Он засмеялся, и мысленный смех прозвучал даже более натурально, чем его физическая версия. Как могла она сомневаться в этом? В их возможное спасение поверить трудно, но ее красота была совершенно бесспорна! — Конечно же!
Она очевидно уловила в этой мысли нечто большее, чем он намеревался сообщить ей.
— Ты находишь меня красивой, — сказала она, поверив ему. — А ты бы хотел обнимать и целовать меня и…
— Я этого не говорил! — запротестовал он.
— Но ведь это же верно, не правда ли? К своему удивлению он обнаружил, что это правда. Он действительно хотел заниматься всем этим с ней! — Да, но…
— И все же ты собираешься жениться на той другой девушке. — Теперь она была сердита. Он почувствовал нарастающий приступ ее гнева и не мог отрицать его справедливости.
— Мне придется это сделать, Лонни. Я не могу на тебе жениться. Я ведь из другого мира, из другого измерения. Это будет просто не так, как надо, неправильно.
— Неправильно?
— Мой — мой отец пришел в наше измерение из другого и… — Он попытался выделить клубок затруднений, которые породила связь его отца с двумя женщинами из Рада. Одним результатом всего этого был сам Кайан, а другим Келвин. Какое несчастье! Неужели он должен распространять это еще дальше, сделав то же самое?
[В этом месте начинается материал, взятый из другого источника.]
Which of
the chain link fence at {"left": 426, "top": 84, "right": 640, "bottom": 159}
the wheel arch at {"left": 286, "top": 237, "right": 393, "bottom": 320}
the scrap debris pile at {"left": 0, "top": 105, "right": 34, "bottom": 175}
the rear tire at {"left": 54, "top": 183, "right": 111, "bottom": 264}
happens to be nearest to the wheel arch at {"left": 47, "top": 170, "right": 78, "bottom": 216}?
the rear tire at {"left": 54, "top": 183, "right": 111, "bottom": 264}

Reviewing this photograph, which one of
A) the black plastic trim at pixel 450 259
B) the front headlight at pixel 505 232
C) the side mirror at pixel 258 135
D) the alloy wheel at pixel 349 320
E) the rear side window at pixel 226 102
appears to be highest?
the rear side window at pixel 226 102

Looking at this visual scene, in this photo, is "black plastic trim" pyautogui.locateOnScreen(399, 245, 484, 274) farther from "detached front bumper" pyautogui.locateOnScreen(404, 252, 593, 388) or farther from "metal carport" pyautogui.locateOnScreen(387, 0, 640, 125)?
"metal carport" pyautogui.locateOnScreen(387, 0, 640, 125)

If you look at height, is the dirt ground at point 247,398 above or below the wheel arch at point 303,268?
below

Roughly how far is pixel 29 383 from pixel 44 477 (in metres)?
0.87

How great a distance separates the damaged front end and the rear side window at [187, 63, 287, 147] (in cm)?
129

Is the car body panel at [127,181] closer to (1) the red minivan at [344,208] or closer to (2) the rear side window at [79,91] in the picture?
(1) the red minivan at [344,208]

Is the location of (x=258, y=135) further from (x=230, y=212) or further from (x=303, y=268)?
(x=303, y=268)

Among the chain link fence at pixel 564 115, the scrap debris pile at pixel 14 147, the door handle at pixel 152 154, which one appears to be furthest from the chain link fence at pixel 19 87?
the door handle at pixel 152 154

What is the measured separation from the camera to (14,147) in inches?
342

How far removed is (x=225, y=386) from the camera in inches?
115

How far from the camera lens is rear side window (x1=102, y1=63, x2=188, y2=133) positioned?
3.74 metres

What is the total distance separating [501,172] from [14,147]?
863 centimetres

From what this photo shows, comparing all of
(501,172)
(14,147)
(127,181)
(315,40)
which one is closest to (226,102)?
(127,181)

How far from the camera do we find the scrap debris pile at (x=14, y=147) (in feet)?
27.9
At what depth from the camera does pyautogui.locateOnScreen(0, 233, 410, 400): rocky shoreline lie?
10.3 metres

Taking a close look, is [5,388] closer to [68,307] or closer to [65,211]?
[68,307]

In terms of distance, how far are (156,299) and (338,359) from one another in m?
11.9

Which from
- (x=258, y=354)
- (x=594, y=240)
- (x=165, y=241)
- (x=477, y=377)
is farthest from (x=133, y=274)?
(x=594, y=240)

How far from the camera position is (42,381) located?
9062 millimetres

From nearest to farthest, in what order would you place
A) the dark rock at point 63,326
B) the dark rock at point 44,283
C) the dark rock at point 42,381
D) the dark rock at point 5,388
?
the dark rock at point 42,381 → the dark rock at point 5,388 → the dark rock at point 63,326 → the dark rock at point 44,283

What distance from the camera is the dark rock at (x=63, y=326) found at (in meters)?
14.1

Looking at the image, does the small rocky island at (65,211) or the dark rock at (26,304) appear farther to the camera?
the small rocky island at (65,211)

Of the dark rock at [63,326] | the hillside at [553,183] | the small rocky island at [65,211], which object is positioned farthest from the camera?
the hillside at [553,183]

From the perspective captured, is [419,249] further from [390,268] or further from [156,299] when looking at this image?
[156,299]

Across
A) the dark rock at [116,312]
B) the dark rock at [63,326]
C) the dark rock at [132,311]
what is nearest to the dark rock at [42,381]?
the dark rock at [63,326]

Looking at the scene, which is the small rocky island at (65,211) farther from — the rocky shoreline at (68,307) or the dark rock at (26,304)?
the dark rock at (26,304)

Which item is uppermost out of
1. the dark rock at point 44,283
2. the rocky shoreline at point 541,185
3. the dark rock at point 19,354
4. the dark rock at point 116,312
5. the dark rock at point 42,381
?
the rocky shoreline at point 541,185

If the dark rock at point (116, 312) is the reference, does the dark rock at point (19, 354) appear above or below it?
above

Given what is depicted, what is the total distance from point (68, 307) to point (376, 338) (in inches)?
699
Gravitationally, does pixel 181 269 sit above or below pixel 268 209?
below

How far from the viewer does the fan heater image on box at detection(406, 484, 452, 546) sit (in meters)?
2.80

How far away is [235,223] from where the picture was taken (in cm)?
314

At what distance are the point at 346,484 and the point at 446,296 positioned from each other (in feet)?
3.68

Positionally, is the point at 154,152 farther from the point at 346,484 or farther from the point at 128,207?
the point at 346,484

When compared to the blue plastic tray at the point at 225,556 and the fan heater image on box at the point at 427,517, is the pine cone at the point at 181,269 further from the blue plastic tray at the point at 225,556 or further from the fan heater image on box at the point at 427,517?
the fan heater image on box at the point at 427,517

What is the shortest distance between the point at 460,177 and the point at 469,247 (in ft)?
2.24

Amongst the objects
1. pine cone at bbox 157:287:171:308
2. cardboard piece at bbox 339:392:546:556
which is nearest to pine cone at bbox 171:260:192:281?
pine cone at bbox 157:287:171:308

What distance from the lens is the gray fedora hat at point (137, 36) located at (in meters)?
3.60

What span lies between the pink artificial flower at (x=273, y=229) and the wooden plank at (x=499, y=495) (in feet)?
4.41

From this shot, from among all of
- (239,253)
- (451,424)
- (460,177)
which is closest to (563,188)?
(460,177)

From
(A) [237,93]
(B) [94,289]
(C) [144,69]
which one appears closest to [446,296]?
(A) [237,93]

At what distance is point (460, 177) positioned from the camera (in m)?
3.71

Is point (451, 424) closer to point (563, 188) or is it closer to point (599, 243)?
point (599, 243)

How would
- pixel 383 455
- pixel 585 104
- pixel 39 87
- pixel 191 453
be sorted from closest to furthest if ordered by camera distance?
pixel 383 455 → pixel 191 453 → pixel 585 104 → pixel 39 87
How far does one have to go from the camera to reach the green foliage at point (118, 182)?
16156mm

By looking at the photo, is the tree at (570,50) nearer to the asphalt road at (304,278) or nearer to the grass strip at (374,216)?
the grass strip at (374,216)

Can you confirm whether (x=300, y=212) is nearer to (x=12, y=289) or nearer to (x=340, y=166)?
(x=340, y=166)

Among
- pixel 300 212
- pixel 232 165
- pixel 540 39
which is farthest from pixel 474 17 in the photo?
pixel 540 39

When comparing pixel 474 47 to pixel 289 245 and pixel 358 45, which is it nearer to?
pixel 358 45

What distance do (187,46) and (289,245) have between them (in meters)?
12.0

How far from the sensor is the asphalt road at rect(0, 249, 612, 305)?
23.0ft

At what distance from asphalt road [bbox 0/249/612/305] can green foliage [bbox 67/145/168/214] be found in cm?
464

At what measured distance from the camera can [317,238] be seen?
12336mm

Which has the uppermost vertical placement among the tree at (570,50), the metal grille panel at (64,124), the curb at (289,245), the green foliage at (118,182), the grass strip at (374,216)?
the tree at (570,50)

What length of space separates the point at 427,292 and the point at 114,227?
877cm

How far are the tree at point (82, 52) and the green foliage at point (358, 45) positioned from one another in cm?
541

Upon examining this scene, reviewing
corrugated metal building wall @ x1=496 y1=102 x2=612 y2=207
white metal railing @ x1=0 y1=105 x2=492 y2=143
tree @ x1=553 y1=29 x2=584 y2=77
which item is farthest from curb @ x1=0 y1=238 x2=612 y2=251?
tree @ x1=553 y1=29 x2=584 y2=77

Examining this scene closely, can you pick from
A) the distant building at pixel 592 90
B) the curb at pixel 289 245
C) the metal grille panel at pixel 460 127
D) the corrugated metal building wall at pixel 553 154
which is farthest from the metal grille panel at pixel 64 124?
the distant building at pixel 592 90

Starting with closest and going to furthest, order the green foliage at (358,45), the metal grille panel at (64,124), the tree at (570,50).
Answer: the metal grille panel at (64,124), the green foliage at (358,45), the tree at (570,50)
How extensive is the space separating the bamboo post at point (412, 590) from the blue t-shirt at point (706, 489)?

— Кайан, Кайан, я люблю тебя! — закричала она и прилив эмоций обрушился на него, уничтожив его бастион объективности так, как волна уничтожает замок на песке.
— Я тоже люблю тебя, Лонни, — беспомощно ответил он ей.
— Я хочу — я хочу проделать с тобой все эти вещи. Обнимать тебя, целовать тебя и…
— Нет!
— И заниматься с тобой любовью, — закончила она. — А ты чувствуешь то же самое.
Было похоже, что они словно сливаются, сплавляются вместе, как серебро. Он знал, что не должен позволить этому произойти. Он попытался противостоять этому, но просто не мог ни о чем думать.
— У нас — у нас нет тел, — в отчаянии произнес он. Что это, обещание проделать все это в то время, когда они снова вернутся в свои тела? Тогда, как же он сможет вернуться обратно, в свое измерение? Оба пути кончались тупиком.
— О, Кайан!
— О, Лонни! Я не имел в виду…
— Мне кажется, мы сможем сделать это сейчас, Кайан. Дай мне попытаться.
— Сейчас? Но… Затем он почувствовал ее поцелуй на своих губах. Возможно у него сейчас и не было рта, но он имел представление о своей человеческой анатомии также, как и она, и поэтому это, конечно же, был поцелуй.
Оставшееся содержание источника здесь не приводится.